Welche Soforthilfe oder langfristige Hilfe wünschen sich die Wirte?

Im Baselbiet haben wir ja das Glück, dass der Regierungsrat eine nicht zurückzuzahlende Soforthilfe im Betrag von 7500 Franken und 200 Franken pro Mitarbeitenden bis maximal 10000 Franken verabschiedet hat. Weiter ist die Gutscheinaktion von Baselland Tourismus mit der Gastro Baselland «ein Bier für 100 Franken» sehr erfolgreich und sicher nicht nur eine moralische Unterstützung. Bis jetzt sind über 310000 Franken zusammengekommen. Auch weitere Aktionen wie zum Beispiel «s Baselbiet schaffts» der Wirtschaftskammer Baselland sind exzellent. Die Unterstützung der Bevölkerung ist sehr, sehr hoch.

Was wir uns wünschen würden, sind klare Entscheide vom Bundesrat betreffend Perspektiven für die Branche, Entscheide betreffend Mieten (es ist sinnlos, diesbezüglich tausende Prozesse loszutreten). Weitere mögliche Massnahmen sind ein reduzierter Mehrwertsteuersatz oder aber ein Aussetzten der MWSt für eine gewisse Dauer und eventuell in Härtefällen auch Direktzahlungen. Die zinslosen Darlehen sind – so schön dies tönt – für unsere Branche vielfach nicht zielführend.

Haben wir im Baselbiet zu viele Gastrobetriebe?

Nein.

Viele Gastrobetriebe leben schon lange an der Existenzgrenze und können keine Reserven bilden. Kann es durch die Schliessung eine Bereinigung geben, aus der gewisse Betriebe wegen weniger Konkurrenz gestärkt hervorgehen?

Man spricht schweizweit über bis zu 35 Prozent der Betriebe, die die Situation nicht überleben könnten. Dies trifft sicher in etwa auch für das Baselbiet zu. Es werden aber wieder neue Pächter kommen und das Vakuum füllen. Dass gewisse Betriebe gestärkt aus der Krise kommen, ist nicht anzunehmen, da das Loch, das in die Kasse gerissen wird, nie wieder wettgemacht werden kann. Wenn man zum Beispiel drei Monate nicht ins Restaurant gehen kann, wird man danach ja nicht drei Monate lang jeden Abend gehen oder das Geburts-tagsfest, das weggefallen ist, wird in der Regel nicht nachgeholt.

Wie muss sich ein Gast den Ablauf in einem Restaurant bei der Wiedereröffnung vorstellen?

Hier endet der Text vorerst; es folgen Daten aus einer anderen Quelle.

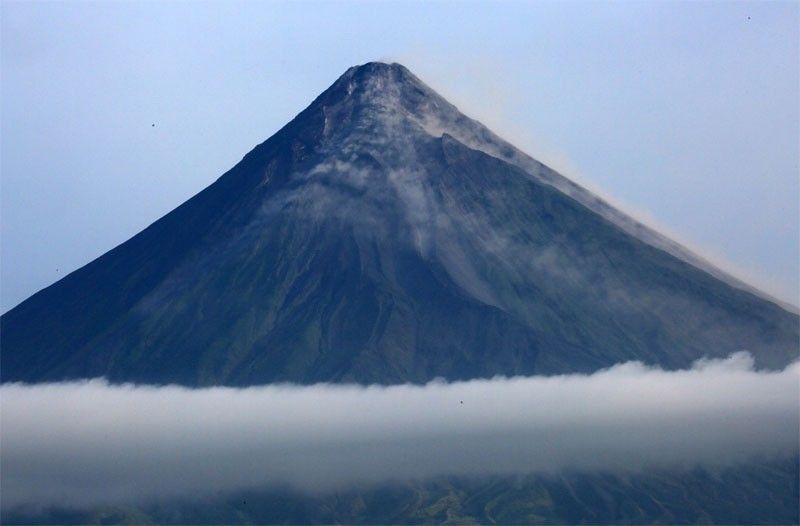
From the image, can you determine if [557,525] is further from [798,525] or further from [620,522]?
[798,525]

Wir gehen davon aus, dass dies etappenweise geschehen wird. Zuerst öffnen die eher geeigneten Betriebe, was die Hygieneregeln et cetera betrifft. Aber auch die Grösse und die Lage sowie die Ausrichtung sind entscheidend. Das dem Bundesrat von der Gastrosuisse vor mehr als zehn Tagen eingereichte Konzept sieht alles vor, vom Abstand über die Hygienevorschriften hin bis zu der zulässigen Personenanzahl pro Quadratmeter. Der Restaurantbetreiber, der dies möchte, kann dies umsetzen. Und dann ist der Gast bei uns in den Restaurants sicher, nicht unsicherer als im Grossverteiler beim Einkaufen, beim Coiffeur oder in der Massage. Aber, wenn man mal aufmacht, dann geht dies sehr schnell. Man kann sich dies vorstellen wie in einem Saisonbetrieb. Diese öffnen und schliessen ja in der Regel auch zwei Mal im Jahr.